As usual, a grammar mistake exposes phishing attack

Oct 25, 2016 15:00 GMT  ·  By

One careless employee is all it takes to take down a company, as a recent incident report from the Exploratorium Museum reveals.

The incident in question took place on September 6, when an employee of the Museum of Science, Art, and Human Perception in San Francisco, also known as the Exploratorium, fell for a well-crafted spear-phishing email.

Early in the morning of September 6, an Exploratorium employee received an email from a mailing list she had subscribed to, which contained a link to a document shared among the mailing list's members.

When she accessed the link, the employee was welcomed by the familiar Google login screen, where she carelessly entered her credentials, without checking the URL. In reality, the employee had just sent her Gmail's account credentials on a phishing page, which sent them to a hacker overseas.

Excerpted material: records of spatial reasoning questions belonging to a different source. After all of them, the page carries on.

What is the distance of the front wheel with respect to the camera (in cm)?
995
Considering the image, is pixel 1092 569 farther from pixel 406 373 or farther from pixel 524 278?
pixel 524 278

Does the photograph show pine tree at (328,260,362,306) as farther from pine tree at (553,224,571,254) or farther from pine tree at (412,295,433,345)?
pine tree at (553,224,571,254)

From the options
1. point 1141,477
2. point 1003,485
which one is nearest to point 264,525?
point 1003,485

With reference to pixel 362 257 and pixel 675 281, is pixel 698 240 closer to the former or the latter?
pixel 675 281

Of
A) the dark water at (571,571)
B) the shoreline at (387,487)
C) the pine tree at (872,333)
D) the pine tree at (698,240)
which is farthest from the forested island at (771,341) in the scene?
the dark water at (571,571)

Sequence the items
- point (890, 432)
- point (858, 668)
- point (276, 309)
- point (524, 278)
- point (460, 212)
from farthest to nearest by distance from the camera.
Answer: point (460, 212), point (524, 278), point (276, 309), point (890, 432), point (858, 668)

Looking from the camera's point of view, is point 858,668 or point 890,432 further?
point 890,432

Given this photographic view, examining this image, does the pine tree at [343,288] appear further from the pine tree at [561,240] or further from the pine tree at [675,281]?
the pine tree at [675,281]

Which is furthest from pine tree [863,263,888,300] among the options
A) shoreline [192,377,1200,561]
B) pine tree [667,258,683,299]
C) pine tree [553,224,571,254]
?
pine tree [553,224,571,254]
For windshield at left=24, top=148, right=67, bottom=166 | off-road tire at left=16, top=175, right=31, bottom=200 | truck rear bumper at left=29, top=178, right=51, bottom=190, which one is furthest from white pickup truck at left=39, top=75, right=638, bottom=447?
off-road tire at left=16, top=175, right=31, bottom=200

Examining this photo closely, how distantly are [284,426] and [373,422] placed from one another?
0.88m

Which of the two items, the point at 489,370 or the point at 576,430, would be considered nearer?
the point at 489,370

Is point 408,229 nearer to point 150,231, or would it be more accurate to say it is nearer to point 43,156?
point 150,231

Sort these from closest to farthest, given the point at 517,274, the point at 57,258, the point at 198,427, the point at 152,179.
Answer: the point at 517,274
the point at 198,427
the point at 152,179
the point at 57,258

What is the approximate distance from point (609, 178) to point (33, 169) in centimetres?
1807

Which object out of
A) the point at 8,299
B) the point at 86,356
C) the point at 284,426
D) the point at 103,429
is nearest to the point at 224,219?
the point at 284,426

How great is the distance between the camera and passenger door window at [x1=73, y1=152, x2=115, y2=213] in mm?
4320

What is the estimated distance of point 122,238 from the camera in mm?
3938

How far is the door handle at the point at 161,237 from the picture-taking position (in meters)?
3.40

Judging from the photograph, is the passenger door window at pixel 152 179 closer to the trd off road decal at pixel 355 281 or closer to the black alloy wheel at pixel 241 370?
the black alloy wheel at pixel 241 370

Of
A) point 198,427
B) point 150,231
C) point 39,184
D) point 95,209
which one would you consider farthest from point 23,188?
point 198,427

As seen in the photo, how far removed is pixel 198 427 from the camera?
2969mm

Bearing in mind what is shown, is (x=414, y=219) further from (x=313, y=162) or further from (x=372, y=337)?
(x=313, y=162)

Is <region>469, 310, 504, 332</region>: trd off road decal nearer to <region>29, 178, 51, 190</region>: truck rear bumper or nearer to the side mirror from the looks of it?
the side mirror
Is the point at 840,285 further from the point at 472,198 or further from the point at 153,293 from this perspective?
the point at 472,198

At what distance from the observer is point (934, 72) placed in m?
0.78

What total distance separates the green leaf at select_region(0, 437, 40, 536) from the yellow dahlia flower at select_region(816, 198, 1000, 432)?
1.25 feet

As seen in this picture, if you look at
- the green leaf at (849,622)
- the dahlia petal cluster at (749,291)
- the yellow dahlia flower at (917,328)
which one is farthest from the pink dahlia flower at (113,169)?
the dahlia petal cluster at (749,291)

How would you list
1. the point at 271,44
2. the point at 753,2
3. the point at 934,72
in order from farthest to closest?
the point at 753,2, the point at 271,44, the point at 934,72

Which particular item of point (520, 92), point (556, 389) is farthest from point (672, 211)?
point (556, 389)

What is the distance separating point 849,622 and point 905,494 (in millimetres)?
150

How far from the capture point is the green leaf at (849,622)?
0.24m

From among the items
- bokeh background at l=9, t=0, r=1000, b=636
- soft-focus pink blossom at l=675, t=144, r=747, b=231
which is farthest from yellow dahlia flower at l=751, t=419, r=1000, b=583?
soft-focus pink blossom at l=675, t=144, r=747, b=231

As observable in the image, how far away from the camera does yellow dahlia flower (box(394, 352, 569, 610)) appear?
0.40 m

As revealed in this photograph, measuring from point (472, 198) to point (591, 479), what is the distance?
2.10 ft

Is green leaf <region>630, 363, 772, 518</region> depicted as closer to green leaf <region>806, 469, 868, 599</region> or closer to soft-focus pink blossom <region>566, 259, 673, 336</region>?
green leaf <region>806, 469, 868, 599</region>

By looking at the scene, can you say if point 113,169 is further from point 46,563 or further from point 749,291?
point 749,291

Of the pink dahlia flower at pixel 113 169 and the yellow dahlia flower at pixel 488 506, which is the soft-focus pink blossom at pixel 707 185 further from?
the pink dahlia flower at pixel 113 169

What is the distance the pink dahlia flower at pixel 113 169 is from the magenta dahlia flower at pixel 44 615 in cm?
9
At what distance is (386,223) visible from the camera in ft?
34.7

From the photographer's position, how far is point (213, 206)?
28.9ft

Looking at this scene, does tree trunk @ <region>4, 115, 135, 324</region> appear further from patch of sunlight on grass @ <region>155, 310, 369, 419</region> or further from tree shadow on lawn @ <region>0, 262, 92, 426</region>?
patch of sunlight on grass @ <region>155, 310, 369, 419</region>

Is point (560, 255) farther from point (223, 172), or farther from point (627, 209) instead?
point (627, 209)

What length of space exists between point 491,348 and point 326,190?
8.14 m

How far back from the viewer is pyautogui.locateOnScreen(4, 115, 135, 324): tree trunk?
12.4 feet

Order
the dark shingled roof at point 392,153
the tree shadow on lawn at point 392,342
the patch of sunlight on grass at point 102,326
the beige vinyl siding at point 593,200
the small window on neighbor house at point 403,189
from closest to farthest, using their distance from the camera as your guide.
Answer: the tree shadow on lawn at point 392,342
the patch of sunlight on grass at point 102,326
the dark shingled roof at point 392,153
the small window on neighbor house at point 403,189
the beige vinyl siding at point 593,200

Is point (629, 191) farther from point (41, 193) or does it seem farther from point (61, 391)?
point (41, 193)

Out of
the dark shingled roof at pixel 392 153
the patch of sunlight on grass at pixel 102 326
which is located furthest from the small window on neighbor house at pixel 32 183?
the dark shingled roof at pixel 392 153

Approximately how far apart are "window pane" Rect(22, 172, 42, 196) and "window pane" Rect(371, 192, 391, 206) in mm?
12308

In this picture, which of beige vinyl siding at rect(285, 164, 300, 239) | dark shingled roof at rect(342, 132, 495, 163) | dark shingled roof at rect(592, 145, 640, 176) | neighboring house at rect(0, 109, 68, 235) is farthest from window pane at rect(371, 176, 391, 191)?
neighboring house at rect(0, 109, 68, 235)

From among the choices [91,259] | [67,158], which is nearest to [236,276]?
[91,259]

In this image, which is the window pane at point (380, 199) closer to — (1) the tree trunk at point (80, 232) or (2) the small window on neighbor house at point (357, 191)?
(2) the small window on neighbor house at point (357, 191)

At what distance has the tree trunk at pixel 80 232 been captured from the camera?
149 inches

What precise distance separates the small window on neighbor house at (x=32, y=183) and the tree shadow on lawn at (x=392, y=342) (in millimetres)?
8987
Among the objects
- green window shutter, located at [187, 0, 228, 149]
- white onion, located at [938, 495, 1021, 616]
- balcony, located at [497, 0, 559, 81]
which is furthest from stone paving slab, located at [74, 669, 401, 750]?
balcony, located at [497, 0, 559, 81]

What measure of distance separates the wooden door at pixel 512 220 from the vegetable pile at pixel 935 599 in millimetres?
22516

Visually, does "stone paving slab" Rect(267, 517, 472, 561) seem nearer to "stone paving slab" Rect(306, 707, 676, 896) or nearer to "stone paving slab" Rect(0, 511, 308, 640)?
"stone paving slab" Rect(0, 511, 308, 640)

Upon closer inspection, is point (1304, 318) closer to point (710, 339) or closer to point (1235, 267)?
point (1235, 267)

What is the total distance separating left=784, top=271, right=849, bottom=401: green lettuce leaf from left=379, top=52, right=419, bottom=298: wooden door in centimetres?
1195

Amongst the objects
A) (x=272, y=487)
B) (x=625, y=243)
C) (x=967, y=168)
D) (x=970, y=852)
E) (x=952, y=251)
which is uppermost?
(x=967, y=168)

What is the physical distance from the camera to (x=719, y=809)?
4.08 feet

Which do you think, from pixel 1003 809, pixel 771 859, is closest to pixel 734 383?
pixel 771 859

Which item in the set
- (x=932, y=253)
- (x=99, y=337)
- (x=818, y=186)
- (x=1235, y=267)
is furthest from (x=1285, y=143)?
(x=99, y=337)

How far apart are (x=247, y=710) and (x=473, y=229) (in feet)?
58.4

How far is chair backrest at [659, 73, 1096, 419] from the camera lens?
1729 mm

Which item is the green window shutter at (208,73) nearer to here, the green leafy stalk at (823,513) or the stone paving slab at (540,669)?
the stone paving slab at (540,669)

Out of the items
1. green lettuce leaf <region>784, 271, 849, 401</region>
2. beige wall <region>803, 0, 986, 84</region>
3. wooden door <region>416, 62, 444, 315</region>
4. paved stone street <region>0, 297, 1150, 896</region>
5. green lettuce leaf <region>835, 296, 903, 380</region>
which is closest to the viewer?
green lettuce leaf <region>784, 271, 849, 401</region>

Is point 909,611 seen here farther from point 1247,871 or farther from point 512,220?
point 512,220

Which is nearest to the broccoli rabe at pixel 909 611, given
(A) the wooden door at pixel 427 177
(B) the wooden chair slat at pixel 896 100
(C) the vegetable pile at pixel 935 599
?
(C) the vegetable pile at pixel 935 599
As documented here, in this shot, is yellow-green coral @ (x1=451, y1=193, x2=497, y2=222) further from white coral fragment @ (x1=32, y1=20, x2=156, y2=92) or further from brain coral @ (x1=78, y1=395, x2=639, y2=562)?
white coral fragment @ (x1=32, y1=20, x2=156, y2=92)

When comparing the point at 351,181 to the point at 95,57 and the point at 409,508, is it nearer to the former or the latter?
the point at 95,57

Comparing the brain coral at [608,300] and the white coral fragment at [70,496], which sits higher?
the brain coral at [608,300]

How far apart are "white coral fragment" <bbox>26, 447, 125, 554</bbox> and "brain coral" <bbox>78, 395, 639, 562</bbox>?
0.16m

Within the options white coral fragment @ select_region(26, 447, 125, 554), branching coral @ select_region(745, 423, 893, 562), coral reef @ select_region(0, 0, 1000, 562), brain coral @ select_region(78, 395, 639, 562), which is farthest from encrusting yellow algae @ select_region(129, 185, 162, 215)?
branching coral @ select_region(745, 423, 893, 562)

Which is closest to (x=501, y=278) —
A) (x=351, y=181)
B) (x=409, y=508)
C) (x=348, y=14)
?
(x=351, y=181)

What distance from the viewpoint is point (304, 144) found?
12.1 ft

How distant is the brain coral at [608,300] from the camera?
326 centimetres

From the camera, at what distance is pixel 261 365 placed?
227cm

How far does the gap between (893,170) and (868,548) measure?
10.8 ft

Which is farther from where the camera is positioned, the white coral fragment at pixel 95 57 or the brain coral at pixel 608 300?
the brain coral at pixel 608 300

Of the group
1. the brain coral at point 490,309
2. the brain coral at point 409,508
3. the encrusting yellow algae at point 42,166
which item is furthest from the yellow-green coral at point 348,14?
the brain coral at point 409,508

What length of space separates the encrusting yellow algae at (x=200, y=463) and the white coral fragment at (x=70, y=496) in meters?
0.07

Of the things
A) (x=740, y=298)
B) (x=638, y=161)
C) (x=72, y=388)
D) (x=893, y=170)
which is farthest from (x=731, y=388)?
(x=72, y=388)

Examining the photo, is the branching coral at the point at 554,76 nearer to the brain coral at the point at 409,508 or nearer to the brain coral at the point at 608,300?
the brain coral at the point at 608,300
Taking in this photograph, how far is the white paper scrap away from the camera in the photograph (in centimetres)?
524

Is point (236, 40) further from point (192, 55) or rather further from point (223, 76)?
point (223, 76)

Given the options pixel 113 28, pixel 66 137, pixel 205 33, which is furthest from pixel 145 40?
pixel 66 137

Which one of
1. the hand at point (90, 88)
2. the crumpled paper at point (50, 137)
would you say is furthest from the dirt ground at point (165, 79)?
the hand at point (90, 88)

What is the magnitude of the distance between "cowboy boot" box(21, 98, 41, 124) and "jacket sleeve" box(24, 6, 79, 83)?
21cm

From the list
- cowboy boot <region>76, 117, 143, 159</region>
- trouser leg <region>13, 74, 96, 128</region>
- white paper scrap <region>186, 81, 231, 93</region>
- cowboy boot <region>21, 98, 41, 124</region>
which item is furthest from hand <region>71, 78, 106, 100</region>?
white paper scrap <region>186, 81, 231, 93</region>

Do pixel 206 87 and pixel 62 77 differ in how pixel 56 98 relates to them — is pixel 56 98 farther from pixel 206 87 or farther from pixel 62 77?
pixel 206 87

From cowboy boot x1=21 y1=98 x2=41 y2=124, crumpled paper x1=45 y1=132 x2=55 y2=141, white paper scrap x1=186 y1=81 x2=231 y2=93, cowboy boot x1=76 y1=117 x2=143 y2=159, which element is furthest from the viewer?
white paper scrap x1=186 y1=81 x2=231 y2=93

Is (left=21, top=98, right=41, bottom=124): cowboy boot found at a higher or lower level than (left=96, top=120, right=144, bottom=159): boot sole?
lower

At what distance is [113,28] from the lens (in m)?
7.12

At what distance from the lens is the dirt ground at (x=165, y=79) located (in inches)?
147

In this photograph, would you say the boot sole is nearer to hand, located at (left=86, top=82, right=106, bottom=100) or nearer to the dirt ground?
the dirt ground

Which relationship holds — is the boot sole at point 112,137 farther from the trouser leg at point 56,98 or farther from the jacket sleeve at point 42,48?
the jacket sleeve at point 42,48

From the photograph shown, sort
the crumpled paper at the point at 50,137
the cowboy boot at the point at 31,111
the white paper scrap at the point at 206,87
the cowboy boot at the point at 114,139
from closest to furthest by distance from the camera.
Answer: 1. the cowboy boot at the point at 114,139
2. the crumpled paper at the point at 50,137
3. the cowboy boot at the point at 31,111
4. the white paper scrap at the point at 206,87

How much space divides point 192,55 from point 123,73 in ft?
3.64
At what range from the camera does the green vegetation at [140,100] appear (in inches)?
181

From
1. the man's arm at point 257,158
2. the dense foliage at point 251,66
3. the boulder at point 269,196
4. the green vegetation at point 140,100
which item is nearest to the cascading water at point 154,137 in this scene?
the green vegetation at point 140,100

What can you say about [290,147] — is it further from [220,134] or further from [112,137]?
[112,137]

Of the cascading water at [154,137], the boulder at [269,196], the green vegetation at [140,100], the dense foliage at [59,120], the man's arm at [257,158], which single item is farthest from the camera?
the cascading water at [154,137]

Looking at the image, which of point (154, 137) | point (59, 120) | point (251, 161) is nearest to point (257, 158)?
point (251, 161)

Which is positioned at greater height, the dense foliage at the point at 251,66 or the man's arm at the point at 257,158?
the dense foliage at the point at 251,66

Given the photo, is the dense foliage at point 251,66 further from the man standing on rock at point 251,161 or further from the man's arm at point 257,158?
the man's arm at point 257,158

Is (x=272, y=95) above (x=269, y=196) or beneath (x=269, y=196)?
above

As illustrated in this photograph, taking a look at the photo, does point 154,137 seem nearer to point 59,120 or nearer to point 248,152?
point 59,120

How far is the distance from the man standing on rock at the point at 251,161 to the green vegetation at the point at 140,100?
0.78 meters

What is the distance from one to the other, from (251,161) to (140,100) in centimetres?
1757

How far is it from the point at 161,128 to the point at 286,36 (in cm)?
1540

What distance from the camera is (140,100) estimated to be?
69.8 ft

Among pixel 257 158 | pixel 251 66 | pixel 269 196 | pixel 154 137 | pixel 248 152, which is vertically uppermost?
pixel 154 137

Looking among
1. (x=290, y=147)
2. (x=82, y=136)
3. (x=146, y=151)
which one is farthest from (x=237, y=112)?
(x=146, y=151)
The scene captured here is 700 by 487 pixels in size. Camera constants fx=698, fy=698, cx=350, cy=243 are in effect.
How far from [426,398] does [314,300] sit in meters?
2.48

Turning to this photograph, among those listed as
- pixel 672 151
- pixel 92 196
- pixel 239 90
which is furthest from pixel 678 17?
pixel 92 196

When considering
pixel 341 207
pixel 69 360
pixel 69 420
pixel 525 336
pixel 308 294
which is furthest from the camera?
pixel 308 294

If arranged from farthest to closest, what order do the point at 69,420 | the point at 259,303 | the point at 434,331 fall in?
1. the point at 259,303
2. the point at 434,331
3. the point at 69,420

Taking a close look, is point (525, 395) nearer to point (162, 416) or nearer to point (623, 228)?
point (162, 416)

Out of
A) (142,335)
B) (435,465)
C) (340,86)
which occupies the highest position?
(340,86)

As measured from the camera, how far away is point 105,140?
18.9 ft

Attacker studied the hacked account for three days

As the Exploratorium Museum's IT staff explain, the hacker lay dormant for three days, during which he read the employee's email and studied her contact list.

On September 9, the attacker sprung into action. He logged into the employee's Gmail account and executed three operations.

First and foremost, the attacker deleted her contact list. Secondly, he redirected all incoming emails to the trash folder, and third and last, he sent out other spear-phishing emails to all her colleagues, based on what he thought her colleagues would normally expect to receive from the employee.

Grammar mistakes in spear-phishing emails strike again!!!

Despite this, Exploratorium's staff detected something suspicious about the email, which tried to lure users to a phony Google login page, with the promise of accessing a document titled "Explratorium Report." The problem was the Museum's mispelled name, an error a museum employee would never make, especially in a report.  

This is where those first two steps the attacker took came in handy. All the emails from friends asking the employee if she got hacked were redirected to the Trash folder. The employee was only alerted to the incident later on after someone came to her desk and told her what happened.

When the employee wanted to warn her friends not to open her previous email, she discovered that her address book had been deleted.

Attackers were from Nigeria

Fortunately, by this time, the Museum's IT staff had been alerted and stepped in to mitigate the attack by sending a company-wide alert, and resetting the employee's Gmail password.

The phishing page that tricked the Exploratorium employee
The phishing page that tricked the Exploratorium employee

Unfortunately, the harm had already been done, as some workers fell victims to the employee's email, and had entered their Gmail credentials on the phishing page.

"Throughout the next several weeks our email accounts were being periodically probed for password weaknesses," the Exploratorium IT staff explains. "These alerts had a chilling quality to them, a bit a like if you changed the locks on your house and then received a note every time someone tried to break in with the old key."

IT staff said that 54 employees had clicked on the phishing email, but it's uncertain how many had entered their credentials.

A subsequent investigation using the forensic tools from Google Apps revealed that the attackers were based in Nigeria, and had rented a server in North Dakota from where they accessed the employee's Gmail account, and another server in Texas, where they hosted the phishing pages.